Sustaining this momentum depends on the strength of public‑sector infrastructure. Nigeria has taken a decisive step forward with the introduction of the National Digital Economy and E‑Governance Bill, 2024, establishing the foundation for a more coherent and future‑ready digital ecosystem.

This legislation seeks to establish a unified legal and institutional framework for digital transformation, institutionalisation of electronic administrative processes, enhanced interoperability across government institutions, while establishing a secure foundation for public-sector data governance.

By embedding digital‑first operations into public administration, these reforms position government as an enabler of economic activity, reducing friction, strengthening transparency, and creating a more efficient, investment‑ready environment in which businesses can innovate and scale.

Global best practice demonstrates possibility

International experience shows that well‑governed public sector digitisation delivers measurable economic and institutional gains.

Estonia offers a leading example, having transformed public administration through the end‑to‑end digitalisation and automation of core government processes.

By building an integrated digital infrastructure, Estonia has created a more responsive public sector, improved citizen satisfaction, and strengthened trust in state institutions.

Today, the country saves an estimated 2 percent of GDP annually through digital signatures and streamlined public services, while integrating artificial intelligence to further enhance service delivery and operational efficiency.

India has similarly developed one of the world’s most advanced digital public infrastructures. The country’s information technology sector already contributes approximately 13 percent to the GDP, with projections for the digital economy reaching 20 percent by 2030. Through its Digital Public Infrastructure and India AI Mission, the country is scaling innovation by providing affordable AI compute capacity to entrepreneurs, researchers, and businesses at significantly reduced costs.

These examples underscore a clear lesson: digital public infrastructure must be built as a platform for long‑term transformation.

Success depends on sustained investment in people, institutions, and governance frameworks, not just technology systems.

This ensures that digitisation simplifies the relationship between citizens and the state rather than replicating legacy inefficiencies in digital form.

Public-Private partnerships enable the shift to e‑governance

The E‑Governance Bill establishes the policy foundation for a digitally enabled Nigeria, underpinned by execution partnerships that bring together technology, capability and global best practice.

Microsoft is advancing this transition through targeted investments in skills and building institutional capacity.

Initiatives such as Digital Skills Nigeria, the 3MTT programme, and strategic engagements with the Ministry for Communications, Innovation and Digital Economy, the National Information Technology Development Agency and the Nigeria Data Protection Commission, have been instrumental to the success of reaching over 6 million Nigerians with critical digital and AI skills and certifying over 150k to date.

Beyond skills, Microsoft is advancing the adoption of secure, scalable cloud infrastructure and interoperable digital platforms that underpin next-generation e-government systems. Through Microsoft Azure and its suite of AI-powered services, governments and startups are enabled to unlock the full value of data, driving more agile, inclusive, and citizen-centric public service delivery.

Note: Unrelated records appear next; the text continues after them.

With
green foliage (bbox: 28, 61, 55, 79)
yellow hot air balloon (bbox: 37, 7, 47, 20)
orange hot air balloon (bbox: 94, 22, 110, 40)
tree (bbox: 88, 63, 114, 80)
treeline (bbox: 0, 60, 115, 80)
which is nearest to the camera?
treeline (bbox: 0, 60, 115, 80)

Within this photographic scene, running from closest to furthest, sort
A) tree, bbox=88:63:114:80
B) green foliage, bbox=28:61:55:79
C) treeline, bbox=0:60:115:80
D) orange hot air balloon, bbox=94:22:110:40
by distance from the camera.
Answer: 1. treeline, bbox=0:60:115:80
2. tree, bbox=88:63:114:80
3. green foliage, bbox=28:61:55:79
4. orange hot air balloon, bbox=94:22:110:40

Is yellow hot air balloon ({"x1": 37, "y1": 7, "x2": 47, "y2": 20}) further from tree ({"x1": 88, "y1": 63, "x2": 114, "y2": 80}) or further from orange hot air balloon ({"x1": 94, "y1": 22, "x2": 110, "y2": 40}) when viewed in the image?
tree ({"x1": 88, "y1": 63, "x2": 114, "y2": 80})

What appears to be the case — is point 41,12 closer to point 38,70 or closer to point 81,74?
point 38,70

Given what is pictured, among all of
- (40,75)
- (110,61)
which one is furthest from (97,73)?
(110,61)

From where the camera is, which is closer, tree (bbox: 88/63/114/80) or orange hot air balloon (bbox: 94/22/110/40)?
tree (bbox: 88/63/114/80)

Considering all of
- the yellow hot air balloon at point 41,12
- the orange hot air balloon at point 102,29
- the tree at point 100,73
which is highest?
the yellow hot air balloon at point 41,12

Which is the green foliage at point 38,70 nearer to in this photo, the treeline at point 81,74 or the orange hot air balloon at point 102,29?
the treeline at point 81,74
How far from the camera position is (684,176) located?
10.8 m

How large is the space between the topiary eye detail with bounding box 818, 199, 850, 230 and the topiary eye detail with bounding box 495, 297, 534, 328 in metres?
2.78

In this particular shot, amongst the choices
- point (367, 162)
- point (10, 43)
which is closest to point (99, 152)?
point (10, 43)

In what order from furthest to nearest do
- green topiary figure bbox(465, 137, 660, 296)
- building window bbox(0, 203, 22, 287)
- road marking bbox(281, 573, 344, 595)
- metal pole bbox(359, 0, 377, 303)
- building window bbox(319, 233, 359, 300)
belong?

This is complemented by enterprise-grade security capabilities and a principled approach to Responsible AI, grounded in transparency, accountability, and governance frameworks that help build trust, strengthen resilience, and support the long-term sustainability of digital public services.

Ultimately, public sector digitisation is not a technology challenge alone; it is a leadership, governance and capability imperative enabled by technology.

Embedding digital‑first principles across public administration reduces economic friction, expands inclusion and positions Nigeria as a regional leader in Africa’s digital transformation journey.